Electrons are identified by using the following discriminants:

• the ratio of energy deposited in ECL and charged track momentum measured by CDC,
• transverse shower shape at ECL,
• the matching between a cluster at ECL and charged track position extrapolated to ECL,
• $dE/dx$ measured by CDC,
• light yield in ACC, and
• time of flight measured by TOF.

We made probability density functions (PDF) for the discriminants beforehand. Based on each PDF, likelihood probabilities are calculated with track-by-track basis, and unified into a final likelihood output. This likelihood calculation is carried out taking into account the momentum and angular dependence. Fig.  shows the output from the above procedure. Closer to unity the particle is more likely to be an electron. The solid (dashed) histogram shows for $e^{\pm}$ in $e^{+}e^{-} \rightarrow e^{+}e^{-}e^{+}e^{-}$ data ($\pi^{\pm}$ in $K_{S} \rightarrow \pi^{+}\pi^{-}$ decays in data). The clear separation can be seen.

Figure: The distribution of final unified discriminant to identify electrons. The solid histogram is for electrons in $e^{+}e^{-} \rightarrow e^{+}e^{-}e^{+}e^{-}$ events and the dashed one for charged pions.

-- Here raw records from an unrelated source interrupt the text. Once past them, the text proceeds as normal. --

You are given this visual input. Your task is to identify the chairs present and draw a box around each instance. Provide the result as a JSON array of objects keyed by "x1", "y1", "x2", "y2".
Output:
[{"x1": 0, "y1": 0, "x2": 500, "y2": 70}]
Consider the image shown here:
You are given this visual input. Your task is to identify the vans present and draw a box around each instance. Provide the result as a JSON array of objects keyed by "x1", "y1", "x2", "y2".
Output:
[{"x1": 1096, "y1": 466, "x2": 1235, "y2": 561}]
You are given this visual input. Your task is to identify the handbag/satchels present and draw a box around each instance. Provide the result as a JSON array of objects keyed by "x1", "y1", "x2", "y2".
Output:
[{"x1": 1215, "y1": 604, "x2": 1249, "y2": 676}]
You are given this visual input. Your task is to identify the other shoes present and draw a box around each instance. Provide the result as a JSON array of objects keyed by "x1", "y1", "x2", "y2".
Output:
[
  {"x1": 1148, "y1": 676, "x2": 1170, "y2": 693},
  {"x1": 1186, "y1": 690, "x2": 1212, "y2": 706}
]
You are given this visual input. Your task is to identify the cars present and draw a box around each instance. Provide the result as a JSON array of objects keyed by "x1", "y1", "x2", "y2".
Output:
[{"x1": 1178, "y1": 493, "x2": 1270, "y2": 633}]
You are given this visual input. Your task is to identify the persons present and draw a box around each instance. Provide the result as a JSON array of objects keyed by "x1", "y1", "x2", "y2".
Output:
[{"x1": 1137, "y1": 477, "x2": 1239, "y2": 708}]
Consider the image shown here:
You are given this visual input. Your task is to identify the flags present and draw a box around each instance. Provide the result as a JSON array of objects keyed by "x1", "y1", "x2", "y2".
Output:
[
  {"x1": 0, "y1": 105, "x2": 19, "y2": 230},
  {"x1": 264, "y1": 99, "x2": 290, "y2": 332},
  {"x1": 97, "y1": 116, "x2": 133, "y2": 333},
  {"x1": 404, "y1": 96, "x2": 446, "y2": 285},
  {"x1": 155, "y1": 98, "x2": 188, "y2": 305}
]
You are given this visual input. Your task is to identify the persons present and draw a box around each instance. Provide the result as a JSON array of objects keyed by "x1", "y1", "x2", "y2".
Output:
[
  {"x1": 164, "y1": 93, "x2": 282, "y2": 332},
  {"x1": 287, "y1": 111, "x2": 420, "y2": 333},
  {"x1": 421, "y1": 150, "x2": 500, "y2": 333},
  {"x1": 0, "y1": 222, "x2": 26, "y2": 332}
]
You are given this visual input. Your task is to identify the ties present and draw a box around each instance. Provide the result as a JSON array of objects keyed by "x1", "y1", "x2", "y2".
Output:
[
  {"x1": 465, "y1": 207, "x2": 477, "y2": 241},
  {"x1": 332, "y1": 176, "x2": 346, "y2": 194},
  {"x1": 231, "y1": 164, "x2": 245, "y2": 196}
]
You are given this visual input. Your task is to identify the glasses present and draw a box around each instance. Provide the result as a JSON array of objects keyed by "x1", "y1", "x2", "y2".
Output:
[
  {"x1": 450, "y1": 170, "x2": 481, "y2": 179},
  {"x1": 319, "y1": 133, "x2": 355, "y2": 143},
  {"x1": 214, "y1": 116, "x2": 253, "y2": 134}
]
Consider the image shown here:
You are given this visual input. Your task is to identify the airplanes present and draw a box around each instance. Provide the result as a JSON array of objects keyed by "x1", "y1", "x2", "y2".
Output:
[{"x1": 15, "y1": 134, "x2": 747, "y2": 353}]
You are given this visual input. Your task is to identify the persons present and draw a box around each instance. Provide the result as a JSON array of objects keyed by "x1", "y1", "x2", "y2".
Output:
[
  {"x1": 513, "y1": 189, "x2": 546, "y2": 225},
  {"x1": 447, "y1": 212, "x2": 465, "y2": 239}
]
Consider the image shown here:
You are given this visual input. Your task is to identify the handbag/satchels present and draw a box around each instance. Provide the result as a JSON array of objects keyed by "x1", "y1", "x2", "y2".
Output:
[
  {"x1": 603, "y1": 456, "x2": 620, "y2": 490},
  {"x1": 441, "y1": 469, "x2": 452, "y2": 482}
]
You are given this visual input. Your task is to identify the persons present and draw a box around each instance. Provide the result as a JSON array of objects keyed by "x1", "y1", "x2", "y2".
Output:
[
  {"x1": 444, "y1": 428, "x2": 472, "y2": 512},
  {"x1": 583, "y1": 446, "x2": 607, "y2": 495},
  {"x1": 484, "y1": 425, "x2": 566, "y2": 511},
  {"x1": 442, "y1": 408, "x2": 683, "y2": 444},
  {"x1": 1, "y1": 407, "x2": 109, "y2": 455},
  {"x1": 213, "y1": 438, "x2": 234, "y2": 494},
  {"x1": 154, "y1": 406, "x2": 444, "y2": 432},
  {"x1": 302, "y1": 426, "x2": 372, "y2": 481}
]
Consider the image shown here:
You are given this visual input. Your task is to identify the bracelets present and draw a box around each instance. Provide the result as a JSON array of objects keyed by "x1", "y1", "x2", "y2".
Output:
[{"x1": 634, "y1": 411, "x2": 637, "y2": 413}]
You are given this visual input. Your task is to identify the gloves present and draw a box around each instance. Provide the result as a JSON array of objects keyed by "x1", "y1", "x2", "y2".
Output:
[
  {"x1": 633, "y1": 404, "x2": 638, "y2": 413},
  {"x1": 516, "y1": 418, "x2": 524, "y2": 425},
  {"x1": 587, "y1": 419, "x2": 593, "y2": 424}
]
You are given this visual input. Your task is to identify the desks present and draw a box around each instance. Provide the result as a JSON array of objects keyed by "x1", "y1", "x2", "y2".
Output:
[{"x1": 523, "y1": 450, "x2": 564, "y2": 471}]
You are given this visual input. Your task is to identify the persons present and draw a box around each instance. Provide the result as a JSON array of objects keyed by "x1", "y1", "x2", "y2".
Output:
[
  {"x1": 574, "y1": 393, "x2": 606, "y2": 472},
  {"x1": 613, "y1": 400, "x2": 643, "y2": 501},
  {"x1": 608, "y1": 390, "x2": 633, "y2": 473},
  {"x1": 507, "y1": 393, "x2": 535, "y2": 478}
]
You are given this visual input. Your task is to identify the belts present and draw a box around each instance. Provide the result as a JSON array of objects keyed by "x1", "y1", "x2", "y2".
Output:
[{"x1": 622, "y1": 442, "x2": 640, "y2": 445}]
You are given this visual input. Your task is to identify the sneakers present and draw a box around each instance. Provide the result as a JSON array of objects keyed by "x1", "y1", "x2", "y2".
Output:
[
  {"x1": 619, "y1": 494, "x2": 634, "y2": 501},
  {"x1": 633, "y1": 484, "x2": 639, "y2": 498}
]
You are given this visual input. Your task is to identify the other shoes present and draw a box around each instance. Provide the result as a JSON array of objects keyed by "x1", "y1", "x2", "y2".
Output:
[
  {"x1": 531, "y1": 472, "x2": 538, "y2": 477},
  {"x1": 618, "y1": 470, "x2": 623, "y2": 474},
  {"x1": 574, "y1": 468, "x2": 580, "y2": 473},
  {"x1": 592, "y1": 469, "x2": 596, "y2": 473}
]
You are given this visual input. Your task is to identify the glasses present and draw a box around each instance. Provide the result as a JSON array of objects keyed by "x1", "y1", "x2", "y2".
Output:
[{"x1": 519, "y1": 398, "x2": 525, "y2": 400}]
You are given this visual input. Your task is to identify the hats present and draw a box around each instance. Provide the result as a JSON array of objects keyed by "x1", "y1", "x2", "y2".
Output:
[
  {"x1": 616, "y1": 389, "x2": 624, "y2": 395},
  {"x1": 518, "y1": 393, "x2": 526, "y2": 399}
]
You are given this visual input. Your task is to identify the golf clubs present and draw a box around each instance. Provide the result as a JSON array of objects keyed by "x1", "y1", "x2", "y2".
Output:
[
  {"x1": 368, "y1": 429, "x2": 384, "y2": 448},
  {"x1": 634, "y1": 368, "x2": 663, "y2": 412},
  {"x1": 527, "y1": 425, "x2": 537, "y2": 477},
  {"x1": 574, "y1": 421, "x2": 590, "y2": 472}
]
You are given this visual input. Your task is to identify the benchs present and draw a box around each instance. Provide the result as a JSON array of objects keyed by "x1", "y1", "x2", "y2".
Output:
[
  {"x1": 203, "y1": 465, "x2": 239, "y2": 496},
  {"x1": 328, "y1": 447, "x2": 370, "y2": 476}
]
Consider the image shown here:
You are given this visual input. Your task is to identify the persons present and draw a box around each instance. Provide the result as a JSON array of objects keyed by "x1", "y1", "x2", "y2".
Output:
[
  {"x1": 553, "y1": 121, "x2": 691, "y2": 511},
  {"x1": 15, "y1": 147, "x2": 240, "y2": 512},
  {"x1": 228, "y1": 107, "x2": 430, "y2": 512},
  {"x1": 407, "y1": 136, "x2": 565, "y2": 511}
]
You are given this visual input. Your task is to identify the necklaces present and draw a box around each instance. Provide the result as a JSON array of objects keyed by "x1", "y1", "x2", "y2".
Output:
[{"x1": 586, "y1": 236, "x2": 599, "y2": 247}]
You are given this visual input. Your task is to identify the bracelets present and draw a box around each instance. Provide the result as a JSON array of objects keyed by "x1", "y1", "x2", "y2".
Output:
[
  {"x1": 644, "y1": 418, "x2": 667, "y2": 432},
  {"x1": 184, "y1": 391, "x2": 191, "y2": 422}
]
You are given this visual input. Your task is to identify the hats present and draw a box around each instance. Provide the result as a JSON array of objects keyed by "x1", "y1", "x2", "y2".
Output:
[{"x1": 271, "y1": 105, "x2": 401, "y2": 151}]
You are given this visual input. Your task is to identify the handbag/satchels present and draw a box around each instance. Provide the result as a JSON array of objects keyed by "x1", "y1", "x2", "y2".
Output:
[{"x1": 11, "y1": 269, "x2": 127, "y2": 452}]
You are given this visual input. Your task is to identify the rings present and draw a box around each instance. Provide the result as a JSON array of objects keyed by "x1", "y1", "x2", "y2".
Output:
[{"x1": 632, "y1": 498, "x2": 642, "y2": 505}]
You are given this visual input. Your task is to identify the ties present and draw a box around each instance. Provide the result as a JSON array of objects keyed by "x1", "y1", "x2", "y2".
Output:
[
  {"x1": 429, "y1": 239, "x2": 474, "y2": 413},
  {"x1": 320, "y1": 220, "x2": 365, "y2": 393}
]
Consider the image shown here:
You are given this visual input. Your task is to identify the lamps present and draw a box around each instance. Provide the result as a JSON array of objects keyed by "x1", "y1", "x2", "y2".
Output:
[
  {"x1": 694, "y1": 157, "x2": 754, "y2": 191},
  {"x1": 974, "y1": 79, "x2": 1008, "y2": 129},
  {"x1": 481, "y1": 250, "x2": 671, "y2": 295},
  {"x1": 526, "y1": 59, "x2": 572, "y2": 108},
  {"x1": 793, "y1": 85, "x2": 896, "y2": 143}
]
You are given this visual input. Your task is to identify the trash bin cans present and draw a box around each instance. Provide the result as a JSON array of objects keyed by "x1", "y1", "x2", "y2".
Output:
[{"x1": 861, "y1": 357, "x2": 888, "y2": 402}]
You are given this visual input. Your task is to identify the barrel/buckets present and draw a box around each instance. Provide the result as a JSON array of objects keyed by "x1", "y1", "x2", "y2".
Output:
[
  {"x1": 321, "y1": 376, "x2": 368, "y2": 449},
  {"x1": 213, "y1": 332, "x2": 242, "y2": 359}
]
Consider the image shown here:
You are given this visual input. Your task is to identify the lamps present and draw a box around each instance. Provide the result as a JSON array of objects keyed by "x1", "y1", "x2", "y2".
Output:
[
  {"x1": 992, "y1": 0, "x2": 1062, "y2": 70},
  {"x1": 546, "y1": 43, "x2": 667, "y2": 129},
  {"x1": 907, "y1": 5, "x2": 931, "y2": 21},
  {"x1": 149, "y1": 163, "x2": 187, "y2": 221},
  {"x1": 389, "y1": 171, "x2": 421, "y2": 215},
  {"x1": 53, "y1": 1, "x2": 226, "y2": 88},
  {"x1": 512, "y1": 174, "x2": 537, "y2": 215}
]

Figure: Electron identification efficiency (circles) and fake rate for charged pions (squares). Note the different scales for the efficiency and fake rate.

The efficiency and fake rate are displayed in Fig.  using electrons in real $e^{+}e^{-} \rightarrow e^{+}e^{-}e^{+}e^{-}$ events for the efficiency measurement, and $K_{S} \rightarrow \pi^{+}\pi^{-}$ decays in real data for the fake rate evaluation. For momentum greater than 1 GeV/$c$, the electron identification efficiency is maintained to be above 90% while the fake rate to be around 0.2 to 0.3%.